Une autre approche, de type matched field à deux dimensions, permettrait de résoudre en même temps le problème de l’identification et de l’inversion.

Elle consisterait à calculer le diagramme Temps-Site théorique (calcul des rayons propres, convolution temporelle avec l’autocorrélation du signal de référence, convolution angulaire avec la directivité de l’antenne) puis à en faire la corrélation à deux dimensions avec le diagramme Temps-Site mesuré.

On cherche alors à maximiser cette corrélation en cherchant le diagramme Temps-Site théorique qui « colle » le mieux à l’expérimental, et ce en faisant varier le profil de célérité.

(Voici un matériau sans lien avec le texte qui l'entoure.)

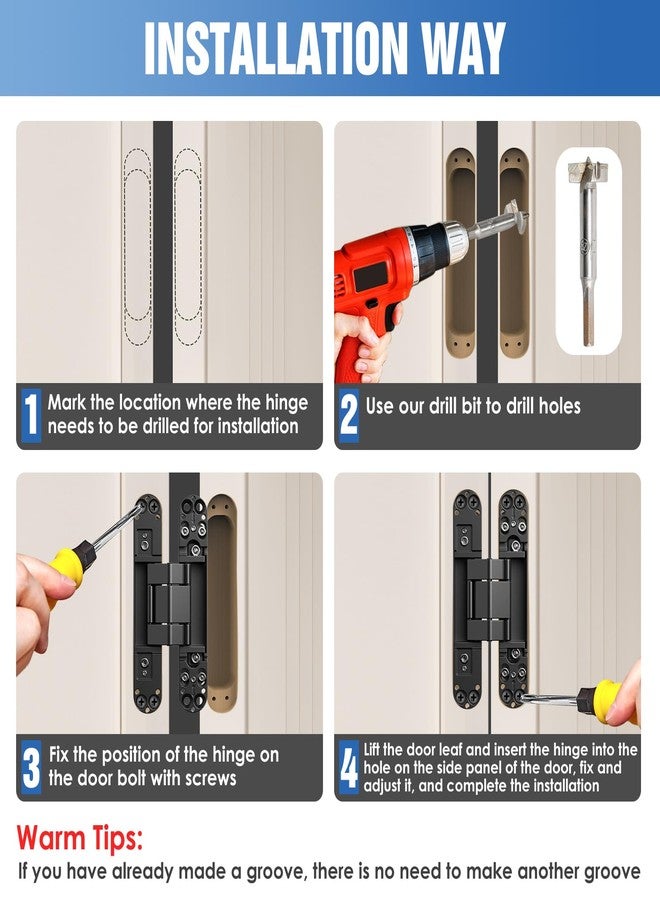 INSTALLATION WAY

1 Mark the location where the hinge needs to be drilled for installation

2 Use our drill bit to drill holes

3 Fix the position of the hinge on the door bolt with screws

4 Lift the door leaf and insert the hinge into the hole on the side panel of the door, fix and adjust it, and complete the installation

Warm Tips:
If you have already made a groove, there is no need to make another groove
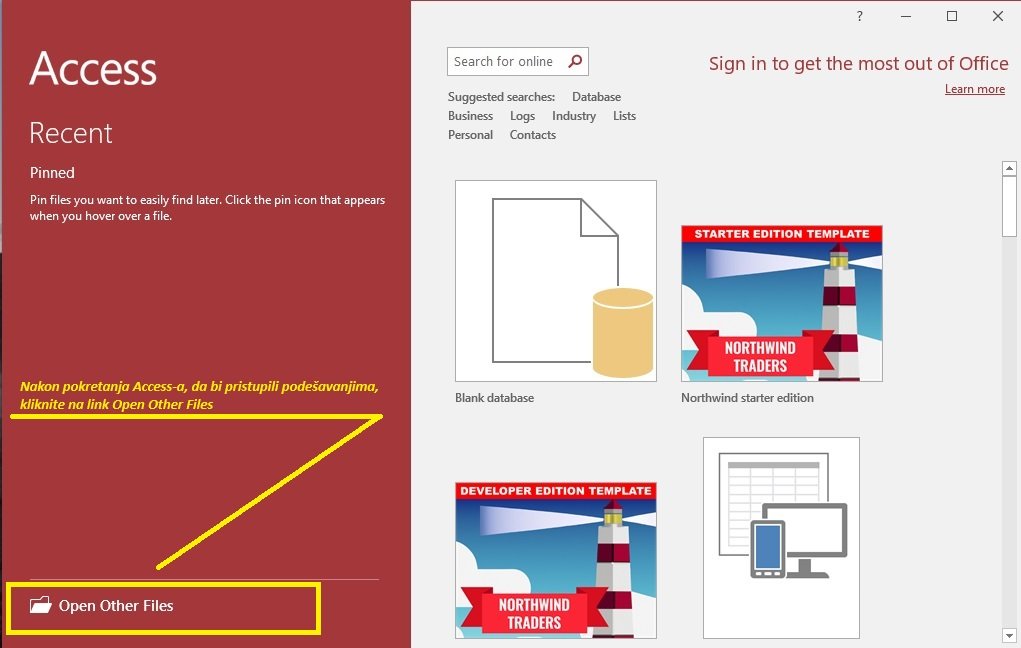 Access

Recent

Pinned

Pin files you want to easily find later. Click the pin icon that appears when you hover over a file.

Nakon pokretanja Access-a, da bi pristupili podešavanjima, kliknite na link Open Other Files

Open Other Files

?

Search for online

Sign in to get the most out of Office

Learn more

Suggested searches: Database
Business Logs Industry Lists
Personal Contacts

Blank database

STARTER EDITION TEMPLATE

NORTHWIND TRADERS

Northwind starter edition

DEVELOPER EDITION TEMPLATE

NORTHWIND TRADERS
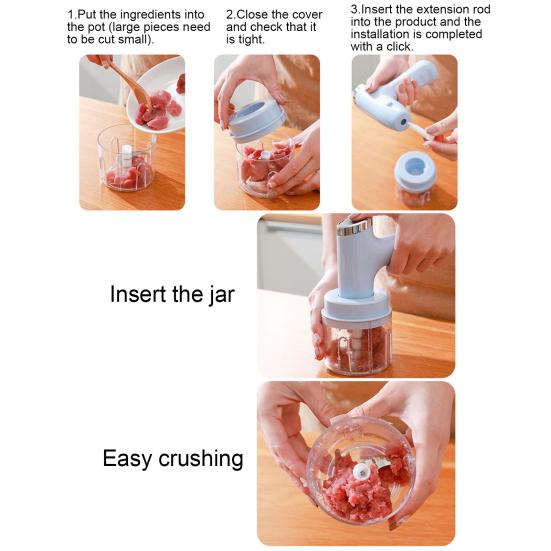 1.Put the ingredients into the pot (large pieces need to be cut small).

2.Close the cover and check that it is tight.

3.Insert the extension rod into the product and the installation is completed with a click.

Insert the jar

Easy crushing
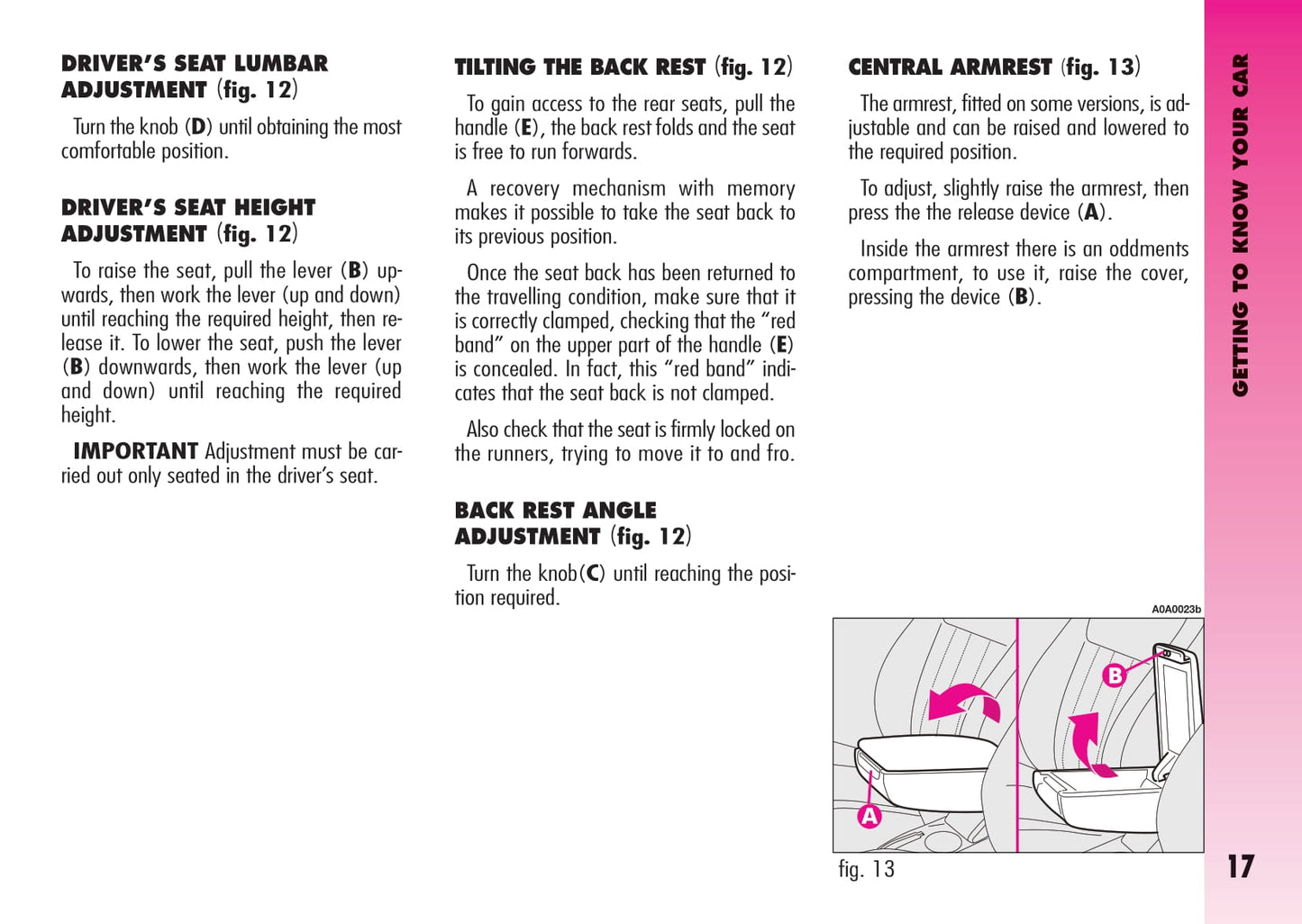 DRIVER'S SEAT LUMBAR ADJUSTMENT (fig. 12)

Turn the knob (D) until obtaining the most comfortable position.

DRIVER'S SEAT HEIGHT ADJUSTMENT (fig. 12)

To raise the seat, pull the lever (B) upwards, then work the lever (up and down) until reaching the required height, then release it. To lower the seat, push the lever (B) downwards, then work the lever (up and down) until reaching the required height.

IMPORTANT Adjustment must be carried out only seated in the driver's seat.

TILTING THE BACK REST (fig. 12)

To gain access to the rear seats, pull the handle (E), the back rest folds and the seat is free to run forwards.

A recovery mechanism with memory makes it possible to take the seat back to its previous position.

Once the seat back has been returned to the travelling condition, make sure that it is correctly clamped, checking that the "red band" on the upper part of the handle (E) is concealed. In fact, this "red band" indicates that the seat back is not clamped.

Also check that the seat is firmly locked on the runners, trying to move it to and fro.

BACK REST ANGLE ADJUSTMENT (fig. 12)

Turn the knob(C) until reaching the position required.

CENTRAL ARMREST (fig. 13)

The armrest, fitted on some versions, is adjustable and can be raised and lowered to the required position.

To adjust, slightly raise the armrest, then press the the release device (A).

Inside the armrest there is an oddments compartment, to use it, raise the cover, pressing the device (B).

A0A0023b

B

A

fig. 13

GETTING TO KNOW YOUR CAR

17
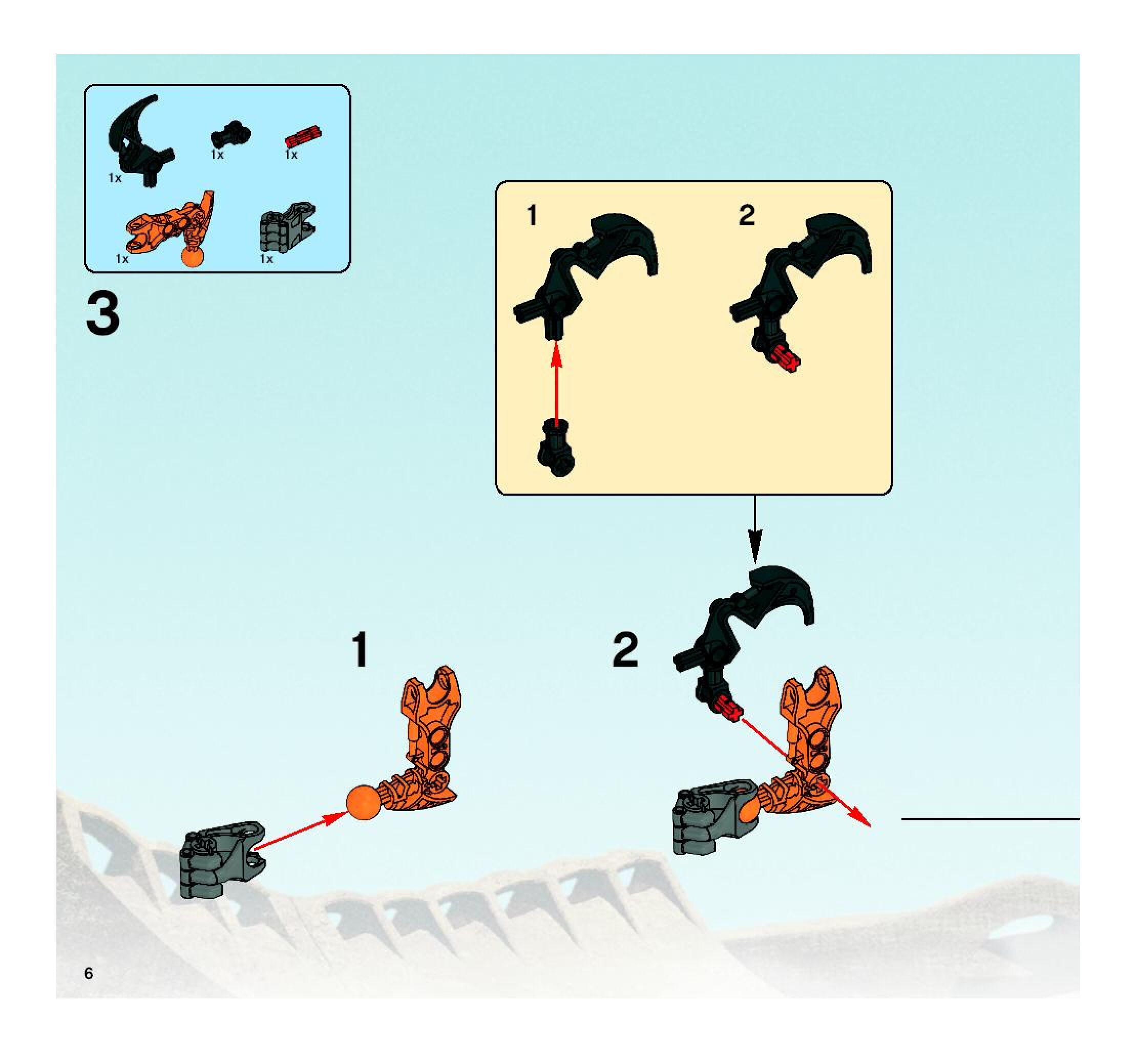 1x 1x 1x

1x 1x

3

1 2

1

2

6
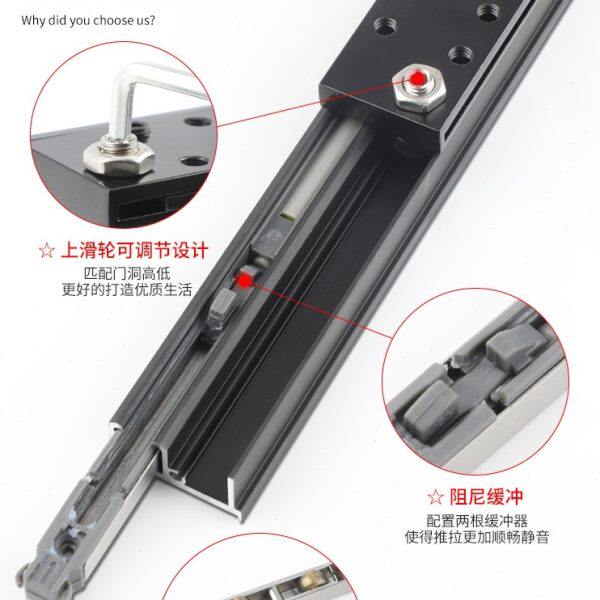 Why did you choose us?

☆ 上滑轮可调节设计

匹配门洞高低
更好的打造优质生活

☆ 阻尼缓冲

配置两根缓冲器
使得推拉更加顺畅静音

L’intérêt d’une telle méthode dépend alors de la précision escomptée sur le profil de célérité, mais si l’on admet que celui varie essentiellement sur les quelques premières centaines de mètres et que l’on constate que le calcul des rayons propres dans le cas de W5 prend quelques minutes, cette approche n’est pas à rejeter. On objecte souvent qu’elle est trop longue et converge souvent mal pour une grande précision de détermination de la célérité. Il faut noter de plus la difficulté qui réside dans la définition du critère de convergence. Mais en première étape, pour trouver un milieu bathycélérimétrique approché, elle est probablement assez rapide et en tout cas pertinente, au sens où elle fournit alors une bonne solution au problème de l’identification, si elle demeure encore mauvaise pour l’inversion en raison de problèmes de convergence et de temps de calcul.

Cette étude a été financée par le C.M.O. sous le contrat N°3610 EPSHOM/CMO/ASF du 21/09/94.